Combat-trauma-aware programming, VA Community Care eligibility, military culture competence.
Identity-affirming therapy, anti-discrimination policies, family-of-choice integration.
Psychiatry on staff, integrated treatment of depression/anxiety/PTSD/bipolar alongside substance use.
Nursing/physician recovery monitoring, confidential reporting, return-to-practice protocols.
Late-onset alcohol-use disorder, polypharmacy concerns, age-appropriate group composition.
All statistics and policy claims sourced from federal-government and peer-reviewed agencies. Last verified May 2026.
This section covers state-level context for addiction treatment in Maryland: how the clinical continuum is structured, what federal resources are available, how insurance works in practice, and what evidence-based approaches apply to different substances and populations. The goal is to equip you to navigate Maryland treatment options effectively, whether you're researching for yourself or a family member.

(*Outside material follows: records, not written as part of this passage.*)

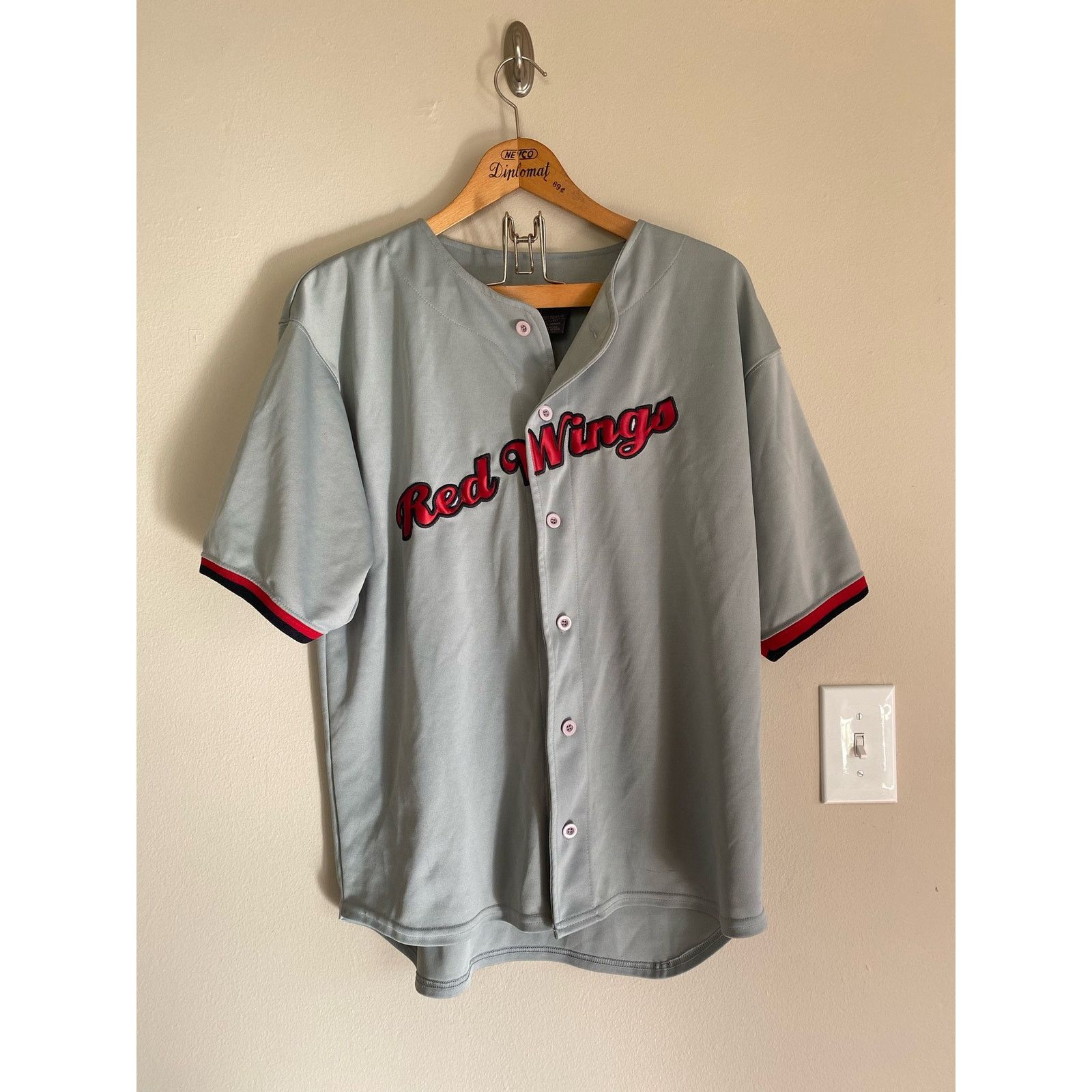 Pro Edge Vintage Pro Edge NHL Red Wings Hockey Baseball Style Shirt L Size US L / EU 52-54 / 3 - 1 Thumbnail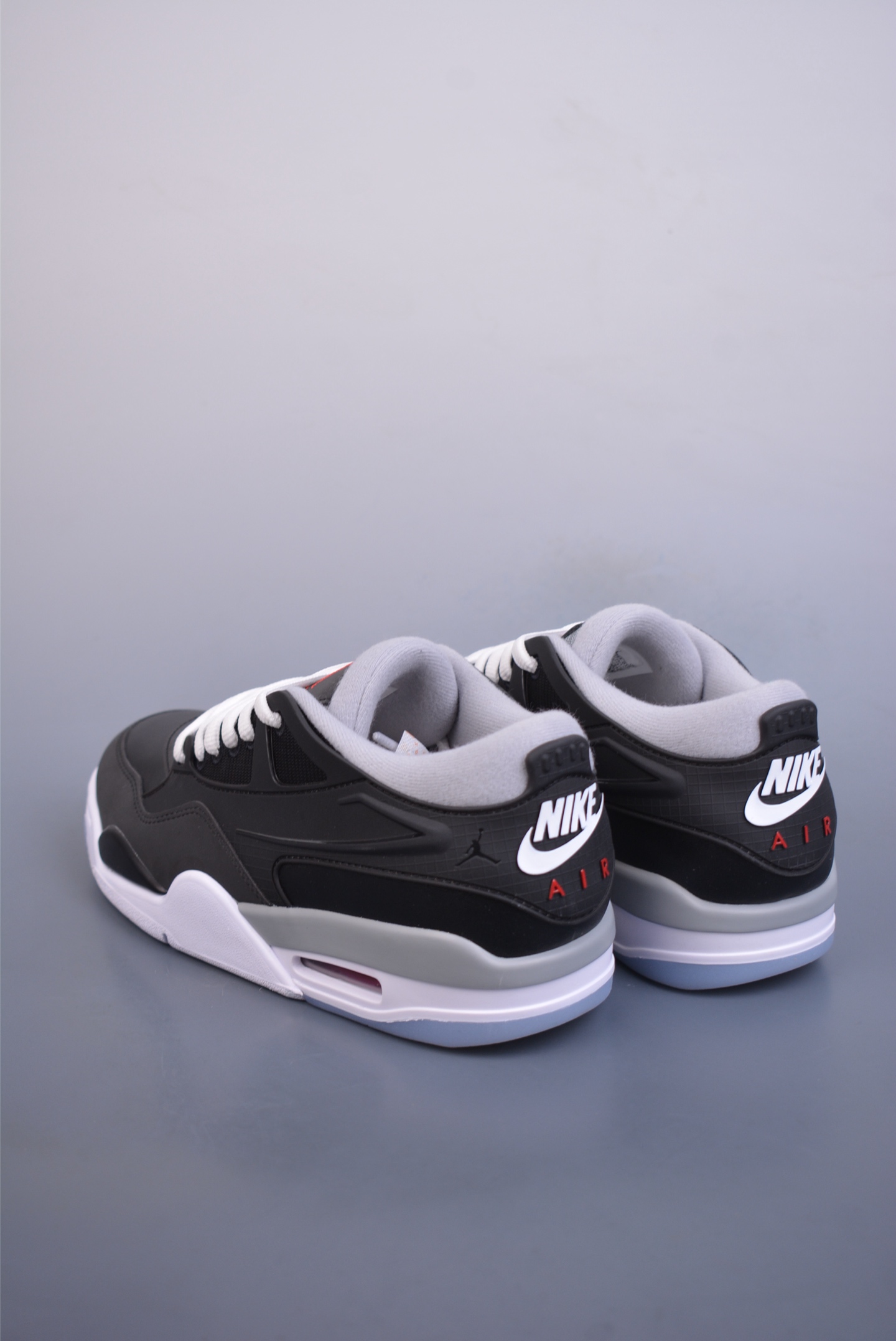 Nike Air Jordan 4 RM Reflective Basketball Shoes Charcoal Black and White HV5184-010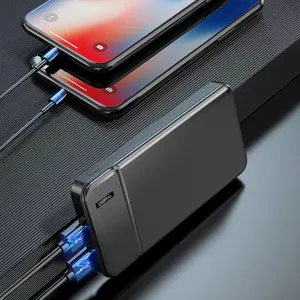 थोक के लिए हॉट सेल पावरबैंक पोर्टेबल चार्जर 10000mAh एमएएच पोर्टेबल पावर इंडिकेटर पावर बैंक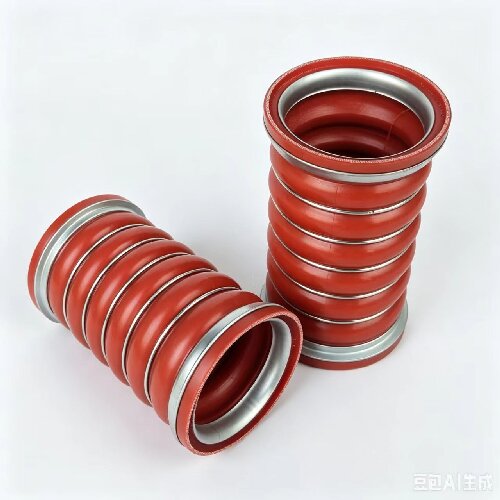 WG9730530011 Sinotruk Howo336/380 Intercooler Inlet Hose Wo08/09/10 A7 Boost Bellows - الصورة 5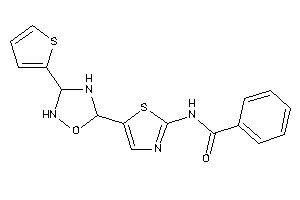 N-[5-[3-(2-thienyl)-1,2,4-oxadiazolidin-5-yl]thiazol-2-yl]benzamide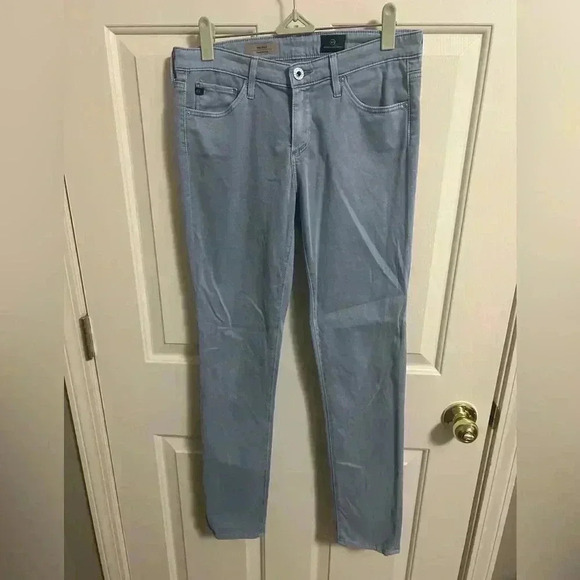 AG Adriano Goldschmied The Stilt Cigarette Leg Denim Jeans Light Wash 27 - Picture 1 of 6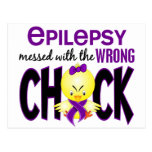 Epilepsy Messed With The Wrong Chick Post Cards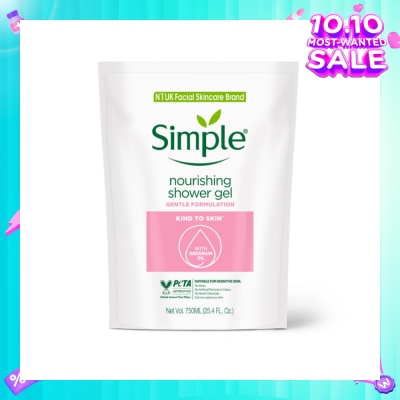 SIMPLE Kind To Skin (Kts) Nourishing Shower Gel Refill 750ml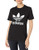 adidas Originals-womens-Trefoil Tee-Black-Small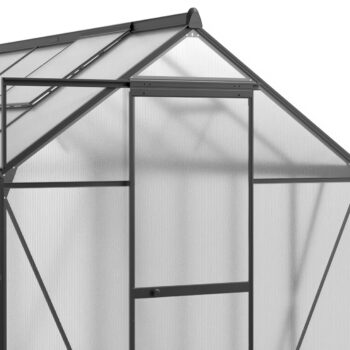 Staklenik Polikarbonatni 183x303cm Crni Cultivo 2
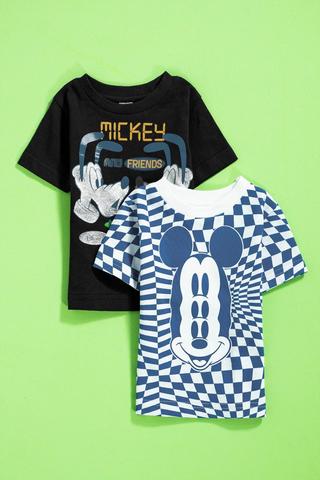 2 Pack Mickey Mouse T-Shirts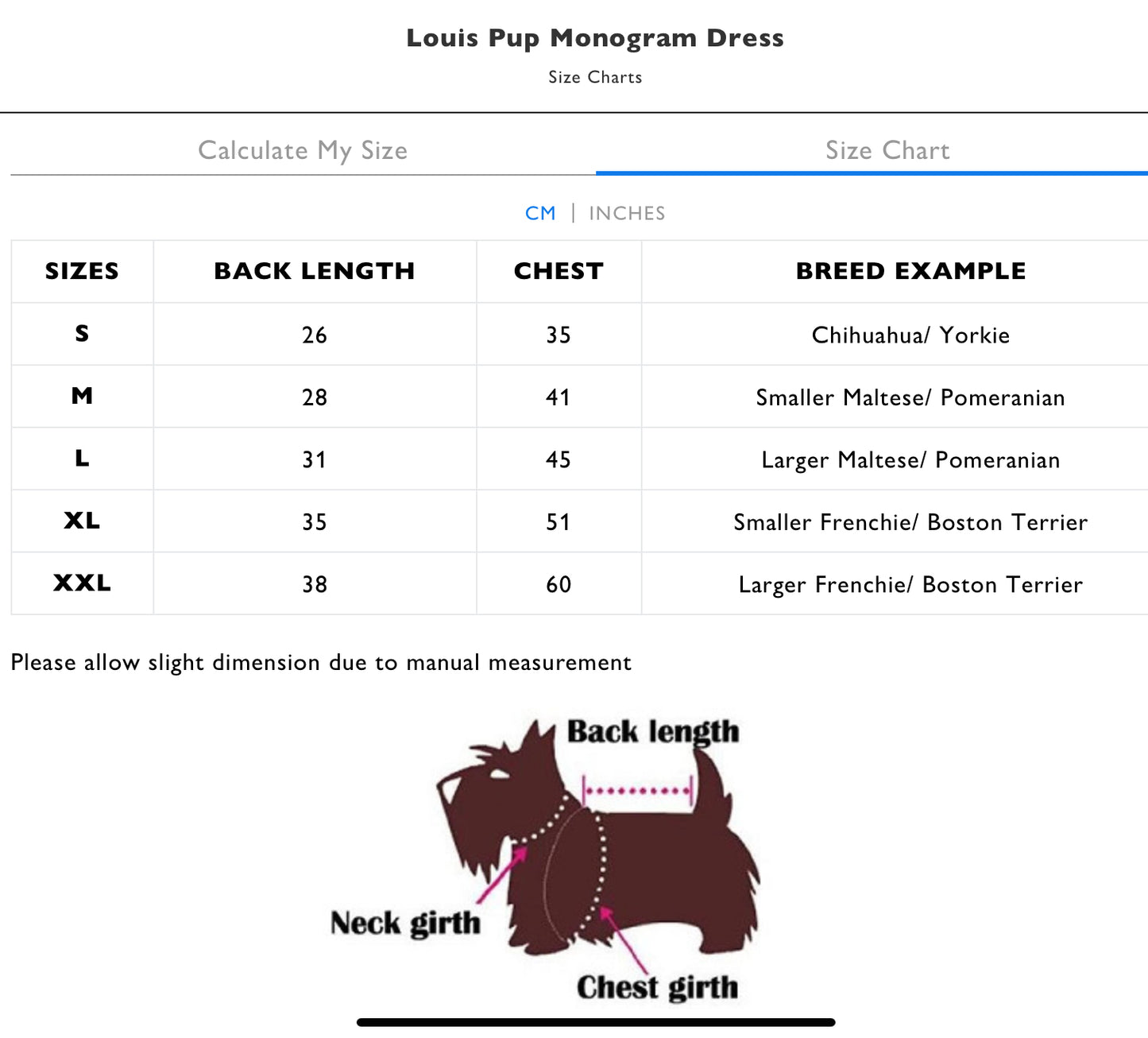 Louisa Pup Dress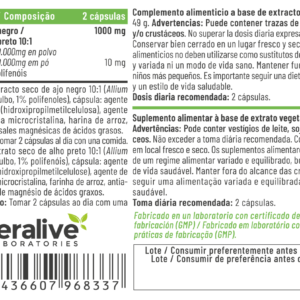 GARLIC Ajo negro 60 cap.FERALIVE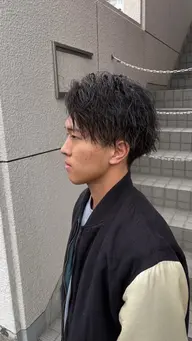 【色気×立体感】カット+スパイラルパーマ 縦落ち質感で垢抜け✨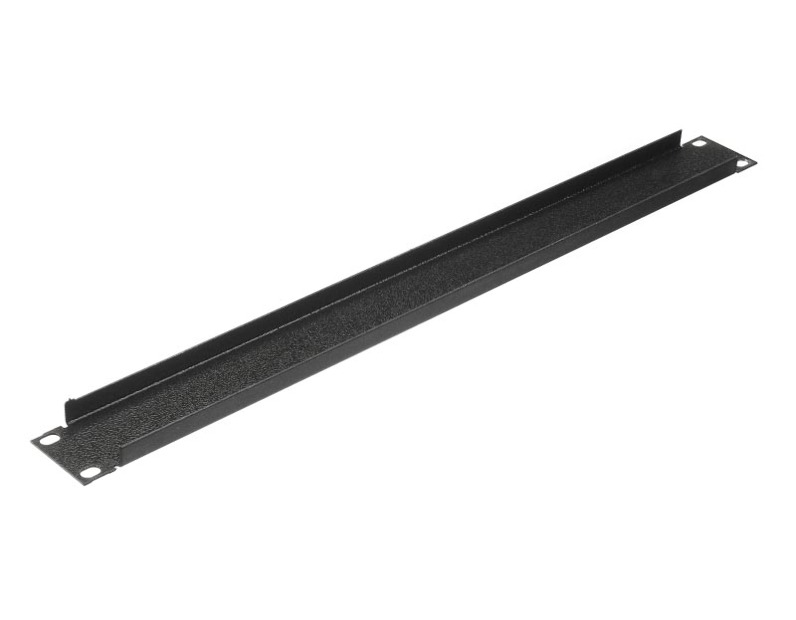 Заглушка 19'' 1 U, без крепежа, черная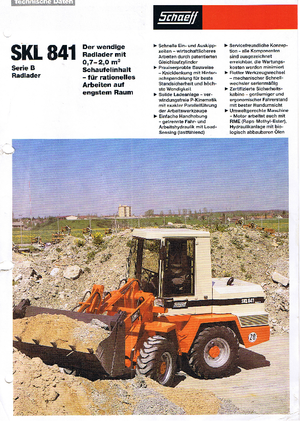 Gumikerekes homlokrakodók Terex-Schaeff SKL 841 B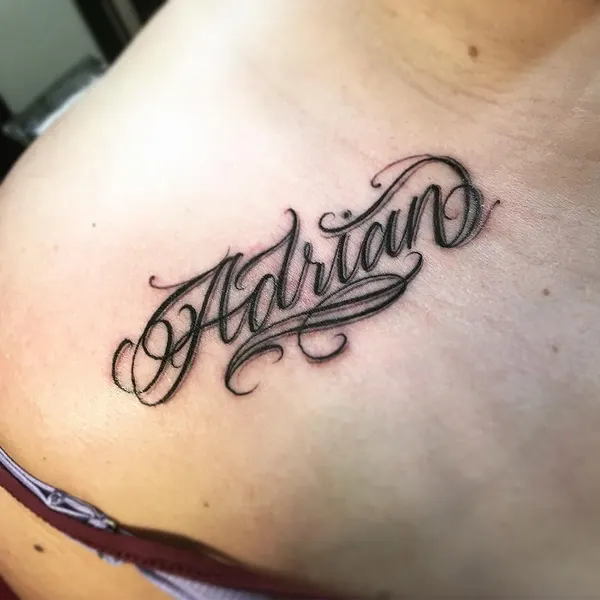 Lettering, 이름, 가족 이름, 단어, 충성, 고딕 레터링, 올드 잉글리시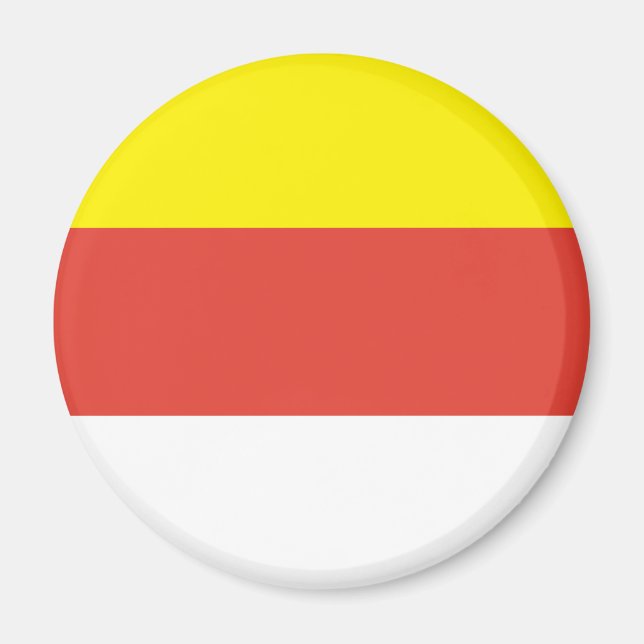 Münster, deutsche Flagge Magnet (Vorne)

Long-term recovery support for Maryland residents extends well beyond formal treatment. Mutual-support communities (AA, NA, SMART Recovery, Refuge Recovery, LifeRing, Recovery Dharma) offer structured peer support — research shows participation is associated with improved long-term outcomes when engagement is sustained. Recovery coaches, increasingly reimbursable by Medicaid in some Maryland regions, provide individualized recovery support outside the clinical framework. Recovery community organizations offer drop-in centers, social activities, advocacy, and peer support specialist training pathways.
Telehealth has expanded substance-use treatment access in Maryland since federal and state policy changes during the COVID emergency made remote care reimbursable at parity with in-person. Outpatient counseling, MAT induction and maintenance (now permitted via telehealth for buprenorphine), and group therapy can all be delivered remotely. Telehealth is especially impactful for rural Maryland residents and patients who cannot easily travel due to work, caregiving, or disability. Most major insurers cover telehealth addiction services at the same rate as in-person.
Maryland addiction treatment is structured around the ASAM Criteria continuum: medically managed withdrawal, residential treatment, partial hospitalization, intensive outpatient, and standard outpatient. State licensing requires that facilities providing residential and detox services maintain specific physician oversight, nursing ratios, and medical screening protocols. Patient step-down between levels follows clinical criteria, not calendar dates — meaning length of stay varies by individual response rather than a fixed program duration.
Adolescents and young adults in Maryland access addiction treatment through pathways that include SAMHSA-funded prevention programs in schools, the federally funded Adolescent Community Reinforcement Approach (A-CRA), and family-based interventions reimbursable under Medicaid Early Periodic Screening Diagnostic and Treatment (EPSDT) benefits. Parents seeking adolescent treatment in Maryland are typically directed first to the SAMHSA treatment locator, then to age-appropriate licensed providers.
Domestic violence intersects with addiction in many Maryland households. The National Domestic Violence Hotline (1-800-799-SAFE) provides 24/7 support and connects callers to local resources including emergency shelter, legal advocacy, and counseling. Maryland domestic-violence shelters generally accept residents with active addiction; they may require sobriety on premises but do not gatekeep based on substance-use history. Many advocate for integrated treatment addressing both safety and recovery.
Federal Parity Law (MHPAEA) protects Maryland patients from discriminatory insurance treatment of substance-use disorders. If your insurer imposes more restrictive authorization, copay, day-limit, or treatment-limit requirements on addiction care than on comparable medical care, that may constitute a parity violation. Patients can file complaints with the Maryland Department of Insurance or the U.S. Department of Labor (for ERISA-governed plans). Parity complaints have produced settlements and policy changes nationally.